» **Task requirements**: As the answer, set down the lines below from the one containing "genus: Odocoileus" through the one containing "common name: domestic cow", exactly and inclusively, and no others.

» **Provided information**:
^^^^^^^^
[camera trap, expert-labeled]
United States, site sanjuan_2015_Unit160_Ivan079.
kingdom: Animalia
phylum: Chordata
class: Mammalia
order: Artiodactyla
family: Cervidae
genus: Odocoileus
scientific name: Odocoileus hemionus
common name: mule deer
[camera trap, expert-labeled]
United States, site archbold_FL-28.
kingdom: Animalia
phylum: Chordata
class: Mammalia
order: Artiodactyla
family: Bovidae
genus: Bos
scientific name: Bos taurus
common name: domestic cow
^^^^^^^^
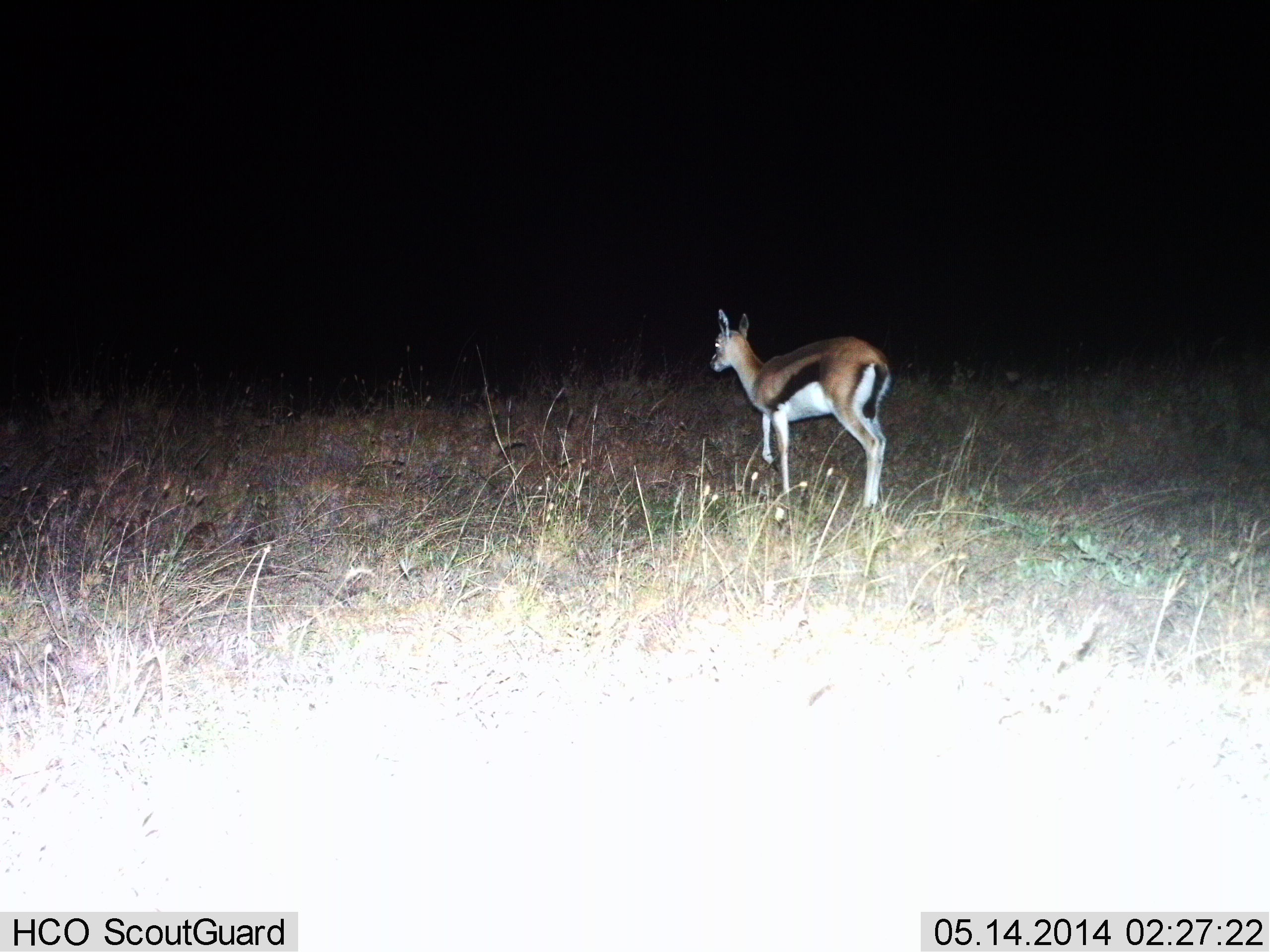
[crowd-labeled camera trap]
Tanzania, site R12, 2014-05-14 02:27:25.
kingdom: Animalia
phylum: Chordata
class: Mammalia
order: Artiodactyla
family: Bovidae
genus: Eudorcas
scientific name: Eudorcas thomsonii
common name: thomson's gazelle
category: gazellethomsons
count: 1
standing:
^^^^^^^^
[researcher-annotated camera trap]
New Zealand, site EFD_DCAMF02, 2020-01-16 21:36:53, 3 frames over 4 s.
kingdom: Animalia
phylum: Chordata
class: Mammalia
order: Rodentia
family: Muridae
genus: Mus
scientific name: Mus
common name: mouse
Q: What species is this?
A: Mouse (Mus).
^^^^^^^^
» **Answer to this problem**:
genus: Odocoileus
scientific name: Odocoileus hemionus
common name: mule deer
[camera trap, expert-labeled]
United States, site archbold_FL-28.
kingdom: Animalia
phylum: Chordata
class: Mammalia
order: Artiodactyla
family: Bovidae
genus: Bos
scientific name: Bos taurus
common name: domestic cow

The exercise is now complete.